● What you need to do:
Write out the listing below word for word, from the line with "If we compare" up to and including the last line of the listing. Leave the pictures out of your answer.

● Data to process:
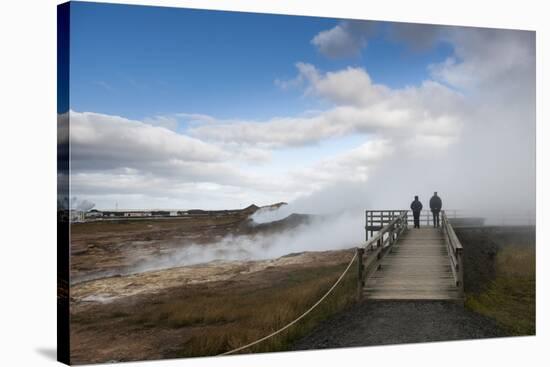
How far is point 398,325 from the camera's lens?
1262 cm

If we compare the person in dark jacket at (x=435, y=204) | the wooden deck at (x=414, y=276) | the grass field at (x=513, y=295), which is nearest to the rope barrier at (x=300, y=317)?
the wooden deck at (x=414, y=276)

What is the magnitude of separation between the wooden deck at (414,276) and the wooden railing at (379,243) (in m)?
0.13

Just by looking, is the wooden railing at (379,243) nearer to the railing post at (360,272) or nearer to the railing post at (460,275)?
the railing post at (360,272)

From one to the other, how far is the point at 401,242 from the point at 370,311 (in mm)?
4370

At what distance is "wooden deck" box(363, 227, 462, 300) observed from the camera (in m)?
13.4

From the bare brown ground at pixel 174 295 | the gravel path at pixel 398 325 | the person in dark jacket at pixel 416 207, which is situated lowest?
the gravel path at pixel 398 325

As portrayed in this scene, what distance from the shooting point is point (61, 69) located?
35.6 feet

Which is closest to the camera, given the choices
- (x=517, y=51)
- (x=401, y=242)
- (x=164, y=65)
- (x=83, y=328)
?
(x=83, y=328)

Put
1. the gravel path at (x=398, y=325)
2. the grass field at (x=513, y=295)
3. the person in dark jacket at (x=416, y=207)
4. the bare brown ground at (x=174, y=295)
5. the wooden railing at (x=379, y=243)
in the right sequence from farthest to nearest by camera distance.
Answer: the person in dark jacket at (x=416, y=207), the grass field at (x=513, y=295), the wooden railing at (x=379, y=243), the gravel path at (x=398, y=325), the bare brown ground at (x=174, y=295)

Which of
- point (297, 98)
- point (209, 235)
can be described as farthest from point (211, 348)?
point (297, 98)

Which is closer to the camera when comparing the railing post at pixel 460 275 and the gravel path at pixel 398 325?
the gravel path at pixel 398 325

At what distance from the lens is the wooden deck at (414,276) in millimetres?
13359

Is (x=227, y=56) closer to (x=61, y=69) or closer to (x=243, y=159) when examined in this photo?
(x=243, y=159)

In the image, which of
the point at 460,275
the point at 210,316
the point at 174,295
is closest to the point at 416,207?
the point at 460,275
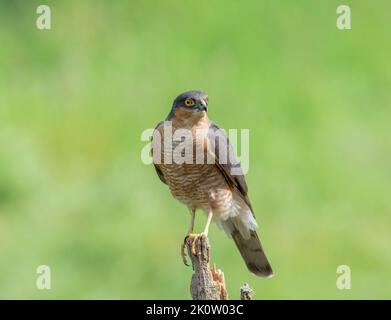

● Answer to the exercise:
If we compare the person in dark jacket at (x=435, y=204) | the wooden deck at (x=414, y=276) | the grass field at (x=513, y=295), which is nearest to the rope barrier at (x=300, y=317)?
the wooden deck at (x=414, y=276)

What is the magnitude of separation between the wooden deck at (414,276) and the wooden railing at (379,243) (in m)?
0.13

Just by looking, is the wooden railing at (379,243) nearer to the railing post at (360,272) or nearer to the railing post at (460,275)?
the railing post at (360,272)

From one to the other, how far is the point at 401,242 from the point at 370,311 (in mm)?
4370

At what distance is "wooden deck" box(363, 227, 462, 300) observed from the camera (in m)?
13.4

From the bare brown ground at pixel 174 295 | the gravel path at pixel 398 325 | the person in dark jacket at pixel 416 207, which is situated lowest?
the gravel path at pixel 398 325

As portrayed in this scene, what distance from the shooting point is point (61, 69) located?
35.6 feet

Which is closest to the camera, given the choices
- (x=517, y=51)
- (x=401, y=242)
- (x=164, y=65)
- (x=83, y=328)
?
(x=83, y=328)

Put
1. the gravel path at (x=398, y=325)
2. the grass field at (x=513, y=295)
3. the person in dark jacket at (x=416, y=207)
4. the bare brown ground at (x=174, y=295)
5. the wooden railing at (x=379, y=243)
in the right sequence from farthest to nearest by camera distance.
Answer: the person in dark jacket at (x=416, y=207), the grass field at (x=513, y=295), the wooden railing at (x=379, y=243), the gravel path at (x=398, y=325), the bare brown ground at (x=174, y=295)

Which of
- point (297, 98)
- point (209, 235)
can be described as farthest from point (211, 348)?
point (297, 98)

Which is closer to the camera when comparing the railing post at pixel 460 275 and the gravel path at pixel 398 325?
the gravel path at pixel 398 325

At what distance from the lens is the wooden deck at (414,276) in millimetres?
13359

Is (x=227, y=56) closer to (x=61, y=69) or closer to (x=243, y=159) when examined in this photo?
(x=243, y=159)

In the image, which of
the point at 460,275
the point at 210,316
the point at 174,295
is closest to the point at 416,207?
the point at 460,275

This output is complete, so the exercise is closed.